**Given instruction:** Retype all of the lines below word for word, leaving out the pictures.

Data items
----------------
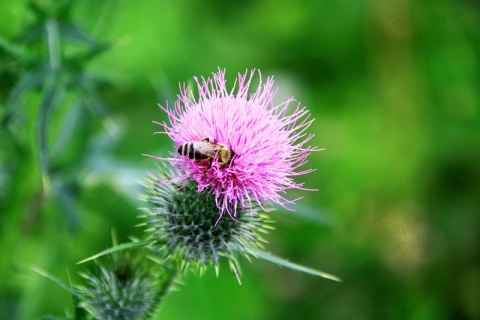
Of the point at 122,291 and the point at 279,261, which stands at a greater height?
the point at 279,261

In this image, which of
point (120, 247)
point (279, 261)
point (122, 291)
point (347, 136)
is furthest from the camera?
point (347, 136)

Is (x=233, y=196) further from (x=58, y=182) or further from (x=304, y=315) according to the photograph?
(x=304, y=315)

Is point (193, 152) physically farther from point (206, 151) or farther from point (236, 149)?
point (236, 149)

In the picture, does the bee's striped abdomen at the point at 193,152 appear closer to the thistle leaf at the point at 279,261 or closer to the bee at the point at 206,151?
the bee at the point at 206,151

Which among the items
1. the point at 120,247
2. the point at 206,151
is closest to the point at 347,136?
the point at 206,151

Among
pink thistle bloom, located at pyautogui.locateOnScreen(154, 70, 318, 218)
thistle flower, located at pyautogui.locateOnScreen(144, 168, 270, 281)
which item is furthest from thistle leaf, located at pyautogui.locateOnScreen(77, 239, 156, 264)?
pink thistle bloom, located at pyautogui.locateOnScreen(154, 70, 318, 218)

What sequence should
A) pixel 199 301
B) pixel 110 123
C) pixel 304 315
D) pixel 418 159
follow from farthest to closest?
pixel 418 159 < pixel 304 315 < pixel 199 301 < pixel 110 123

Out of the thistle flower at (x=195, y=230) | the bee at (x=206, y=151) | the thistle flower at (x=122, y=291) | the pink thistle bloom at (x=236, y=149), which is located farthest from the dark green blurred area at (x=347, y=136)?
the bee at (x=206, y=151)

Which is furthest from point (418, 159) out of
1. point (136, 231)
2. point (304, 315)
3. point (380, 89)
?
point (136, 231)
----------------
**Written solution:**
Of the point at 122,291 and the point at 279,261, which stands at a greater height?
the point at 279,261

In this image, which of
point (120, 247)
point (279, 261)
point (122, 291)
point (347, 136)
is furthest from the camera?
point (347, 136)

Is (x=233, y=196) further from (x=58, y=182) or further from (x=304, y=315) according to the photograph?
(x=304, y=315)

Is point (193, 152) physically farther from point (206, 151) or farther from point (236, 149)?
point (236, 149)

In the picture, does the bee's striped abdomen at the point at 193,152 appear closer to the thistle leaf at the point at 279,261 or closer to the bee at the point at 206,151?
the bee at the point at 206,151

Which among the items
1. the point at 120,247
2. the point at 206,151
is closest to the point at 347,136?
the point at 206,151

Among
pink thistle bloom, located at pyautogui.locateOnScreen(154, 70, 318, 218)
thistle flower, located at pyautogui.locateOnScreen(144, 168, 270, 281)
which item is furthest from thistle leaf, located at pyautogui.locateOnScreen(77, 239, 156, 264)?
pink thistle bloom, located at pyautogui.locateOnScreen(154, 70, 318, 218)

What sequence should
A) pixel 199 301
B) pixel 110 123
C) pixel 304 315
D) pixel 418 159
follow from farthest to closest?
pixel 418 159 < pixel 304 315 < pixel 199 301 < pixel 110 123

Out of the thistle flower at (x=195, y=230) | the bee at (x=206, y=151) | the thistle flower at (x=122, y=291) | the pink thistle bloom at (x=236, y=149), which is located farthest from the dark green blurred area at (x=347, y=136)?
the bee at (x=206, y=151)

Which is furthest from point (418, 159) out of
1. point (136, 231)
2. point (304, 315)
3. point (380, 89)
?
point (136, 231)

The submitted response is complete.